I pity windows users on a daily basis for their lack of a easy-to-use, powerful, general purpose scripting language. Linux an Mac (owing to OS X's BSD heritage) have a a plethora from which to choose. It's gotten to the point where I cannot operate a computer without being able to script things... It is very difficult to suffer away on a Windows box that lacks cygwin.

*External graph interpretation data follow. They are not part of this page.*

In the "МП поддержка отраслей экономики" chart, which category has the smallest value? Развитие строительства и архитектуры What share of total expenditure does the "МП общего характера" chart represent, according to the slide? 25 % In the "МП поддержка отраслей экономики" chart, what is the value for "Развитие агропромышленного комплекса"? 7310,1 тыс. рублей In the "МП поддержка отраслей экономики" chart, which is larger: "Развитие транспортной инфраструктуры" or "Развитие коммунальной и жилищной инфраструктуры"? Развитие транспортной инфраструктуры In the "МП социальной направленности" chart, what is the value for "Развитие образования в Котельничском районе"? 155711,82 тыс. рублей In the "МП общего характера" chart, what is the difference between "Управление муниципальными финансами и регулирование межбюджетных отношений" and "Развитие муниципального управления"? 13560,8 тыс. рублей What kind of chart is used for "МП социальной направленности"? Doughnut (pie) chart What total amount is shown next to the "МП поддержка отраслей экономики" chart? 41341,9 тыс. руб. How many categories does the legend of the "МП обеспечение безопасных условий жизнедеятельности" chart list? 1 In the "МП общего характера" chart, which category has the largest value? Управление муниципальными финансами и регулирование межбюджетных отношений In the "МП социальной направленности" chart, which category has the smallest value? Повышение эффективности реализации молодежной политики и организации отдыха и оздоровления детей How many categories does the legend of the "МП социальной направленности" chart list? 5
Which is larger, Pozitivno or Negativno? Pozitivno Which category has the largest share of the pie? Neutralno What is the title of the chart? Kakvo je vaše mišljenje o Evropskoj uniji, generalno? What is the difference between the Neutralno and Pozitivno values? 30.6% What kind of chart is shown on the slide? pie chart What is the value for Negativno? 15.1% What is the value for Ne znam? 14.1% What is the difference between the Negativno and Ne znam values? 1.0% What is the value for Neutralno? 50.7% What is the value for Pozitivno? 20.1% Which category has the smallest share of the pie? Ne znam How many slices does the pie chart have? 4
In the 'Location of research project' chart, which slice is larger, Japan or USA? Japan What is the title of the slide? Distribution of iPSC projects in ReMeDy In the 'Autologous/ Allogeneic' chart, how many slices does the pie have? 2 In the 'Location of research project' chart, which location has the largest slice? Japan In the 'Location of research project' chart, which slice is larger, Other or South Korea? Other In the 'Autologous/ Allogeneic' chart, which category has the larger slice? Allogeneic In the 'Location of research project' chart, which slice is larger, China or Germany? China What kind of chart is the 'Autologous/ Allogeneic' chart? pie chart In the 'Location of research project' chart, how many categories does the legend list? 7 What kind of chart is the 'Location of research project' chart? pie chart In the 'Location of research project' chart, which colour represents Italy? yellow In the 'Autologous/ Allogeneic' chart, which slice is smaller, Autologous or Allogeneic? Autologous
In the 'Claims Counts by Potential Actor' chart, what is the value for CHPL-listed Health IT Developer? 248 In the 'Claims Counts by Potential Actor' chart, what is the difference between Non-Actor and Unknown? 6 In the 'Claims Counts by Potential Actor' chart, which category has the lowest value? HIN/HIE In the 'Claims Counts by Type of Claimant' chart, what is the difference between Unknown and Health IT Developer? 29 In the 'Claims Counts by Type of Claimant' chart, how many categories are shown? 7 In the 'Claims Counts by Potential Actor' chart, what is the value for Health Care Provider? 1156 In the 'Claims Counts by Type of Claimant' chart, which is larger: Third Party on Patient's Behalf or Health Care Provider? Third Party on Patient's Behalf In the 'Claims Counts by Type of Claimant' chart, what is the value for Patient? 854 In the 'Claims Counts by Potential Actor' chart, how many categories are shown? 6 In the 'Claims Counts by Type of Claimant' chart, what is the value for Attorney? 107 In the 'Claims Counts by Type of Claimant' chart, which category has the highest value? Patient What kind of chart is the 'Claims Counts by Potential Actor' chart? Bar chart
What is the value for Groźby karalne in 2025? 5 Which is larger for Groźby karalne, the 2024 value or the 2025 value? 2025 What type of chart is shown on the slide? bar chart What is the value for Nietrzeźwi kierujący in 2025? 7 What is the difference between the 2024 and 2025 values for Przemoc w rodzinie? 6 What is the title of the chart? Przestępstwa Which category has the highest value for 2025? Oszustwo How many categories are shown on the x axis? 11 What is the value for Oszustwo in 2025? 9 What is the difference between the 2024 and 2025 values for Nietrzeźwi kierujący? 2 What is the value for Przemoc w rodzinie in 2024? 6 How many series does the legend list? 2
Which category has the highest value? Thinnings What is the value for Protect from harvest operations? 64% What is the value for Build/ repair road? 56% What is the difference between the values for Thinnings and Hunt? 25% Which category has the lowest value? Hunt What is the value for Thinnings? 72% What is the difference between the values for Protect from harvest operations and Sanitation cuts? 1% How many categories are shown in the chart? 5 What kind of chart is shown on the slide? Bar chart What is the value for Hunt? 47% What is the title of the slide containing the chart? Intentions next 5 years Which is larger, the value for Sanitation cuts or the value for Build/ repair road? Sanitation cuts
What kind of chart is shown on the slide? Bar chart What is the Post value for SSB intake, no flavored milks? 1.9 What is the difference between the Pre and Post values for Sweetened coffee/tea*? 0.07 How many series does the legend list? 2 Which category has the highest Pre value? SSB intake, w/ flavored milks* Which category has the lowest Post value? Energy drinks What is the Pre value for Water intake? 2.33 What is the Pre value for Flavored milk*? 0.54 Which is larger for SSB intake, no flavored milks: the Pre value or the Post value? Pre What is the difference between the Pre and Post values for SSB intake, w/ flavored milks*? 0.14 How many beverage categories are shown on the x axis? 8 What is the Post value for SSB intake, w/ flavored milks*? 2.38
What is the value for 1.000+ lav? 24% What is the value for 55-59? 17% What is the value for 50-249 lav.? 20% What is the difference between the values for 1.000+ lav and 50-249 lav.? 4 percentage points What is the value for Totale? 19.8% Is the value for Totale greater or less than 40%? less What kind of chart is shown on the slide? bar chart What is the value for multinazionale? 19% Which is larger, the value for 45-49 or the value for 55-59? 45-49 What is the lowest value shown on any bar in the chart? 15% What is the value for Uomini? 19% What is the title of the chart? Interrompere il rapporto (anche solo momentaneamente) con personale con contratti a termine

There are at least two ways to make recursive bash scripts. The most obvious way is to just call itself (any bash script behaves just like any other command). For example, this would encode all wav files recursively in a directory tree (assume the script is named "mppall"):
CODE
#!/bin/bash
for file in *.wav; do
mppenc --standard --xlevel "$file"
done
for file in *; do
if [ -d "$file" ]; then
cd "$file"
mppall
cd ..
fi
done
You can also define functions. Functions act exactly like mini shell scripts that operate within other shell scripts and are called the same way as anything else. If you define a function in your .bashrc or .bash_profile (depending on your system, either may work, or just one...) it will be available in your shell environment and can be used like any other command. They can also call themselves recursively. This is the same script as the one above, except it uses a function and operates on it's command line parameters instead of the current directory.
CODE
#!/bin/bash
function mppdir() {
for file in "$1"/*.wav; do
mppenc --standard --xlevel "$file"
done
for file in "$1"/*; do
if [ -d "$file" ]; then
mppdir "$file"
fi
done
}
for param in "$@"; do
mppdir "$param"
done
It first defines the function, then calls it for every command line parameter. Isn't that just sexy? You could probably do the same thing with "find" but I did it this way to illustrate the scripting technique.